Text for analysis
● ● ● ● ●
A new Legislative session began Wednesday, with Gov. Sean Parnell introducing a new oil tax bill for the lawmakers to consider
Two other bills, a highly controversial in-state gas pipeline bill and a much less controversial sex trafficking bill were carried over from the regular legislative session that ended Monday.
The regular session debate deadlocked on oil taxes, with the House of Representatives aligned with Parnell in pushing big cuts, and the Senate resisting and offering smaller, more targeted cuts.
Parnell’s new bill would provide a reduction in income to the state of more than $1 billion in its first full year, with varying amounts at various prices and production levels in future years, according to Parnell’s Department of Revenue.
Interviews with members of the Juneau legislative delegation indicate Parnell may have some difficulty getting the new bill through the full Legislature as well.
Rep. Cathy Muñoz, R-Juneau, who supported Parnell’s oil tax cut in the last session, said her colleagues have only just begun to dig into the new bill. But she praised what she’d seen so far, calling it “encouraging”
● ● ● ● ●
(Dataset entries)
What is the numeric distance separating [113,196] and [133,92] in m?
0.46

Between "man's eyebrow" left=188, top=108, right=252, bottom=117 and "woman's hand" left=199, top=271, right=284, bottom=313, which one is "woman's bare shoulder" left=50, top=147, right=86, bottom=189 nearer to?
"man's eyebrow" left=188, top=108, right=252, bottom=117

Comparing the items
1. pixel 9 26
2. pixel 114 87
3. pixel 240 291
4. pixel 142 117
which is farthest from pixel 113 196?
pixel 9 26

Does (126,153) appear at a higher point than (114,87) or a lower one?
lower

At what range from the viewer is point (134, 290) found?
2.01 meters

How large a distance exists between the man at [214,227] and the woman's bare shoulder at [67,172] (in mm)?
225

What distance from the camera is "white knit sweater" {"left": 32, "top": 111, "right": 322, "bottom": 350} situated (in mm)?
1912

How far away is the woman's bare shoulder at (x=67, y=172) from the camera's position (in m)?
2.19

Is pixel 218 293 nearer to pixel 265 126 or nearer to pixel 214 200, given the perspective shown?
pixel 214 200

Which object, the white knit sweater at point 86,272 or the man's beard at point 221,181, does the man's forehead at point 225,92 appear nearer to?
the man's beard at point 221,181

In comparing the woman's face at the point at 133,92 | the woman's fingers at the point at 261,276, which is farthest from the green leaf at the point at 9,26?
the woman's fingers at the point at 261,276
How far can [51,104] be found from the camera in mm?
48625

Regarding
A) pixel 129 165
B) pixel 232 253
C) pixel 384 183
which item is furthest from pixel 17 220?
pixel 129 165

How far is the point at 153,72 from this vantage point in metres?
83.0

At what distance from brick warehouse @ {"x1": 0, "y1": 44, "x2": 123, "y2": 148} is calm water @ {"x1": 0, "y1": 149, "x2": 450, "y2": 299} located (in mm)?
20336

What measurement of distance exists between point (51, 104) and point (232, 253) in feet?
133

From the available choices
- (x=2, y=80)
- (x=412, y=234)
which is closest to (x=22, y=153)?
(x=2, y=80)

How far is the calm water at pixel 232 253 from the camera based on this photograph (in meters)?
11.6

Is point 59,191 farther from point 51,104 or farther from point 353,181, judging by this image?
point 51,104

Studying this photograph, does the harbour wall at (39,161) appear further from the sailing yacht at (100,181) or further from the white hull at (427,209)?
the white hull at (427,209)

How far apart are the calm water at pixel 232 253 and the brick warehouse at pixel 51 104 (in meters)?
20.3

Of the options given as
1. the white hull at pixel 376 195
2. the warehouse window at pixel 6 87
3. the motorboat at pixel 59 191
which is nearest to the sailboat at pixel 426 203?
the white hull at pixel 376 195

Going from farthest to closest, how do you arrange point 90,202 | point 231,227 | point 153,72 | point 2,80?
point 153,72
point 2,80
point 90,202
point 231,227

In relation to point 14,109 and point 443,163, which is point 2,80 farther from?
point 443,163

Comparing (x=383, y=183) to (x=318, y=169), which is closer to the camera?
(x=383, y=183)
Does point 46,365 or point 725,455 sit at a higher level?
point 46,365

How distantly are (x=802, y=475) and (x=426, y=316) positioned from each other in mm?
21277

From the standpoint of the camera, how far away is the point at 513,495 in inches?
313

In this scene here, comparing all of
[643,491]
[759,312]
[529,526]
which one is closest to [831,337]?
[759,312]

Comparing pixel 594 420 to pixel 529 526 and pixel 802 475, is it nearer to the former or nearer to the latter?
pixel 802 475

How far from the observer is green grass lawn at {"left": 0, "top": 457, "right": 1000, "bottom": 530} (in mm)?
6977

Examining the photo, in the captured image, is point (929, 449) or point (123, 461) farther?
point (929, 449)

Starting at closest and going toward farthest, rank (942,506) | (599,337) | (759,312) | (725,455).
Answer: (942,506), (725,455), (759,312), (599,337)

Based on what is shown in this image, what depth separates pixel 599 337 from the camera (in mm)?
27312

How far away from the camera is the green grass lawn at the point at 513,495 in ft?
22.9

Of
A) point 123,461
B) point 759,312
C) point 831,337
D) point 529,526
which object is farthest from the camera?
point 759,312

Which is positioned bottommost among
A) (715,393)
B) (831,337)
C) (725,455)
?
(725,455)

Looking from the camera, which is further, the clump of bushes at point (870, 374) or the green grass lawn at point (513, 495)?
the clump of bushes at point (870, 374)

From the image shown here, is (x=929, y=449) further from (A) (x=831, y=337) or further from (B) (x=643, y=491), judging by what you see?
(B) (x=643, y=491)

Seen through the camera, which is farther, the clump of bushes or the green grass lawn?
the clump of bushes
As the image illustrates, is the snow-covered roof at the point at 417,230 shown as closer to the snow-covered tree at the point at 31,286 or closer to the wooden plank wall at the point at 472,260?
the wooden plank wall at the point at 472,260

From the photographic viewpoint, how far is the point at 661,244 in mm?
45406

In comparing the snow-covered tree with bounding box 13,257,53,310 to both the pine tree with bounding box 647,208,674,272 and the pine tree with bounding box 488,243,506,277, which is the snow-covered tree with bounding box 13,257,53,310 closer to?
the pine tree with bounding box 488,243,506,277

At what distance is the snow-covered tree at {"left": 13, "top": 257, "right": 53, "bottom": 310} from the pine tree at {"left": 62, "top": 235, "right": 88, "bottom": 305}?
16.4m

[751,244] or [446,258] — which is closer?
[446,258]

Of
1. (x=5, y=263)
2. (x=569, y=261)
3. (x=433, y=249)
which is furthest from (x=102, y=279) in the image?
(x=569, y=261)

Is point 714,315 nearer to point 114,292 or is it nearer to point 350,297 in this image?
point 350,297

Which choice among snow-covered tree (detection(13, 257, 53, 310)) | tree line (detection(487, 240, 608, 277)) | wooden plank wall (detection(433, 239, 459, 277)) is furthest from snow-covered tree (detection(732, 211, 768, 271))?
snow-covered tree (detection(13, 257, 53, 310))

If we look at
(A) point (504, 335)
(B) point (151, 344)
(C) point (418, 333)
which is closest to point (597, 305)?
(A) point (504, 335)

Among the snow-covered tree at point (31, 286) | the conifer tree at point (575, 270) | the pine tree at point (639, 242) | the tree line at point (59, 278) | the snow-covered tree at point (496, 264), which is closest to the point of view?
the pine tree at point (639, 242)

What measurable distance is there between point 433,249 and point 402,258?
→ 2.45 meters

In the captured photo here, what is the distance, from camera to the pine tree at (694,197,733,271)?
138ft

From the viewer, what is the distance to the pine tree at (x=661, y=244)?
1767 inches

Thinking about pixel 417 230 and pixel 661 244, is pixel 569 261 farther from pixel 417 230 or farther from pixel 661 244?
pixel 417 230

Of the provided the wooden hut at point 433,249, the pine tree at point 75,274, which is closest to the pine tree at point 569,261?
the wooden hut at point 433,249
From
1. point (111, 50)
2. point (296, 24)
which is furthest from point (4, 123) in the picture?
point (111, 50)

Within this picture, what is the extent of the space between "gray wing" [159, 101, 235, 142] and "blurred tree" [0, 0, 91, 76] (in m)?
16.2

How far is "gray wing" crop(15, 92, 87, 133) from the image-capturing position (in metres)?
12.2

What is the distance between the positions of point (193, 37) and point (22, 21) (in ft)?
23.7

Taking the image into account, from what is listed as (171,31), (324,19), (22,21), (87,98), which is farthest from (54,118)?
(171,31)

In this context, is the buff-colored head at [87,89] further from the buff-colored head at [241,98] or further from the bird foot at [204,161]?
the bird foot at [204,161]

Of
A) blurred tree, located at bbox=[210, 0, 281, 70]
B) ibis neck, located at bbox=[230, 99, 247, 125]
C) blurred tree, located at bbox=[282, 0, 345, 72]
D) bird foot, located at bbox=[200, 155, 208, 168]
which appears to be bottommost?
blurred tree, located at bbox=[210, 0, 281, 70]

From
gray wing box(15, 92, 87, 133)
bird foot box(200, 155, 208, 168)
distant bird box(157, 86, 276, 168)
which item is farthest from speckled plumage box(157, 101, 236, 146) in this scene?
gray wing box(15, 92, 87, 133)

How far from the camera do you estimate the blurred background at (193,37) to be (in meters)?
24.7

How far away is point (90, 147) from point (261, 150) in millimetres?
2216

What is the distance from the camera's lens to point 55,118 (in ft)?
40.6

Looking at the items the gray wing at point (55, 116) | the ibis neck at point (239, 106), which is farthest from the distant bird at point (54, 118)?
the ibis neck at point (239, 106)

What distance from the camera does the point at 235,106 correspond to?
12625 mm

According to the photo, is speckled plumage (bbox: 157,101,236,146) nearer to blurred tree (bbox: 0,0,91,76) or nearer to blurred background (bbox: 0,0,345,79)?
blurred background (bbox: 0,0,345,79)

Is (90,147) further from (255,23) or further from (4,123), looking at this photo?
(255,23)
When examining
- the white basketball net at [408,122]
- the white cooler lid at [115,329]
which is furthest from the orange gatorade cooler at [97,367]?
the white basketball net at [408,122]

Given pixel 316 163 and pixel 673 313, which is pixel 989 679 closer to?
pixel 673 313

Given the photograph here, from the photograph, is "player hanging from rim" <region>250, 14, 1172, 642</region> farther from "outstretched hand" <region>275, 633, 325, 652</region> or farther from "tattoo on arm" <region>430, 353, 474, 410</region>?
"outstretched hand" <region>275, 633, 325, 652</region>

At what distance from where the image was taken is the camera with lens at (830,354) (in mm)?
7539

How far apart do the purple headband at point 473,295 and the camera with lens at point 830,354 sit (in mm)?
● ● ● ● ●
Task brief
Quote the oil tax article word for word, starting at "A new Legislative" and ending at "Department of Revenue.".

Exercise result
A new Legislative session began Wednesday, with Gov. Sean Parnell introducing a new oil tax bill for the lawmakers to consider
Two other bills, a highly controversial in-state gas pipeline bill and a much less controversial sex trafficking bill were carried over from the regular legislative session that ended Monday.
The regular session debate deadlocked on oil taxes, with the House of Representatives aligned with Parnell in pushing big cuts, and the Senate resisting and offering smaller, more targeted cuts.
Parnell’s new bill would provide a reduction in income to the state of more than $1 billion in its first full year, with varying amounts at various prices and production levels in future years, according to Parnell’s Department of Revenue.